PASSAGE PROVIDED:
******************************

'Glee's' Idina Menzel on Parenthood, Being Pigeonholed and Her PBS TV Special

 Fox

TORONTO - Stage and screen star Idina Menzel has originated the role of the green-skinned Elphaba in Wicked and Maureen in Rent.

And the Broadway belter has a recurring guest star role as Rachel's biological mother on Fox’s Glee.

But nothing compares to when Menzel and husband and Private Practice star Taye Diggs had a baby son, Walker Diggs.

PHOTOS: 'Glee' 300th Musical Performance Celebration

“To me, it was a gift to have this intense love for someone that I’d never felt before, for a child, that makes you feel better than anything else you’ve done,” Menzel said backstage after performing over two nights for an upcoming PBS TV special recorded in Toronto at the Royal Conservatory of Music’s Koerner Hall.

She explained parenthood has changed her from a talented, yet self-absorbed artist bedeviled by doubts to enjoying first-time fulfillment.

“Ever since I had my son, I have more of a cup half-full perspective on life that he (Walker) has given me,” Menzel said with a broad smile.

PHOTOS: Behind the Scenes of 'Glee' in New York With Idina Menzel, Lea Michele

“If I screwed up a high note, I go easier on myself,” she added, knowing as a mother she has a baby boy back home who loves her.

******************************

DATA FOR ANALYSIS:
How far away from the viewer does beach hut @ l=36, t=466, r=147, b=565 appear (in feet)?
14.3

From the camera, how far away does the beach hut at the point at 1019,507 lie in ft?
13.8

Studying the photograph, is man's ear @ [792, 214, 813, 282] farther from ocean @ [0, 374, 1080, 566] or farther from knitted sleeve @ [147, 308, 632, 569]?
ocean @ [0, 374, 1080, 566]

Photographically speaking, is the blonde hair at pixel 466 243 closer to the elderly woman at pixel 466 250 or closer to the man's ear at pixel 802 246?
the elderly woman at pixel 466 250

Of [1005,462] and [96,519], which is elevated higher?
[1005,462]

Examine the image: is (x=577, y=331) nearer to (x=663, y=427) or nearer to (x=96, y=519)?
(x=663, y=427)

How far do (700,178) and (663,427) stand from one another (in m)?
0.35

******************************

TASK REQUIREMENTS:
a - From the Idina Menzel article, quote the passage from "And the Broadway" to "enjoying first-time fulfillment.".
b - Answer these questions using the Idina Menzel article:
(i) Which role did Menzel originate in Rent?
(ii) In what venue was the PBS TV special recorded?
(iii) What is the name of Menzel's son?
c - Write the next part of the Idina Menzel article, starting after its final sentence.

YOUR RESPONSES:
a -
And the Broadway belter has a recurring guest star role as Rachel's biological mother on Fox’s Glee.

But nothing compares to when Menzel and husband and Private Practice star Taye Diggs had a baby son, Walker Diggs.

PHOTOS: 'Glee' 300th Musical Performance Celebration

“To me, it was a gift to have this intense love for someone that I’d never felt before, for a child, that makes you feel better than anything else you’ve done,” Menzel said backstage after performing over two nights for an upcoming PBS TV special recorded in Toronto at the Royal Conservatory of Music’s Koerner Hall.

She explained parenthood has changed her from a talented, yet self-absorbed artist bedeviled by doubts to enjoying first-time fulfillment.

b -
(i) Maureen
(ii) The Royal Conservatory of Music's Koerner Hall in Toronto
(iii) Walker Diggs

c -
Menzel marked another milestone in Toronto, taking the Kitchener-Waterloo Orchestra and legendary maestro Marvin Hamlisch through a medley of hit songs from Glee, Wicked and Rent, and stories from a career that took her from a wedding singer in Long Island, New York to arousing bravos on Broadway and screen appearances.

For Menzel, a first-time TV special is about showing fans that connect her success with role-playing that she’s far more than just a Belle of Broadway with an acting bug.

“Everyone wants to pigeon-hole you, in my case as a green witch for Wicked or a rock singer for Rent,” she said.

“This (PBS special) gives you an opportunity to be myself and be genuine and to show a wide spectrum of talents,” Menzel added.

That proposition will be tested soon enough as Menzel’s PBS TV special to air in March 2012 will be followed by a live album and a DVD release.

The chance to be herself also follows Menzel and Hamlisch polishing her one-woman concert show performed with a host of orchestras in the U.S. and at Royal Albert Hall in London, England.

Her solo numbers are intertwined with set-up stories that recall being told by a bandleader to carry on singing during a wedding gig as a man had a heart attack on the dance floor “because the band always plays on, like it’s the Titanic,” or embarrassing herself in university by singing Cole Porter’s “Love For Sale” to impress a teacher she had a crush on who turned out to be gay.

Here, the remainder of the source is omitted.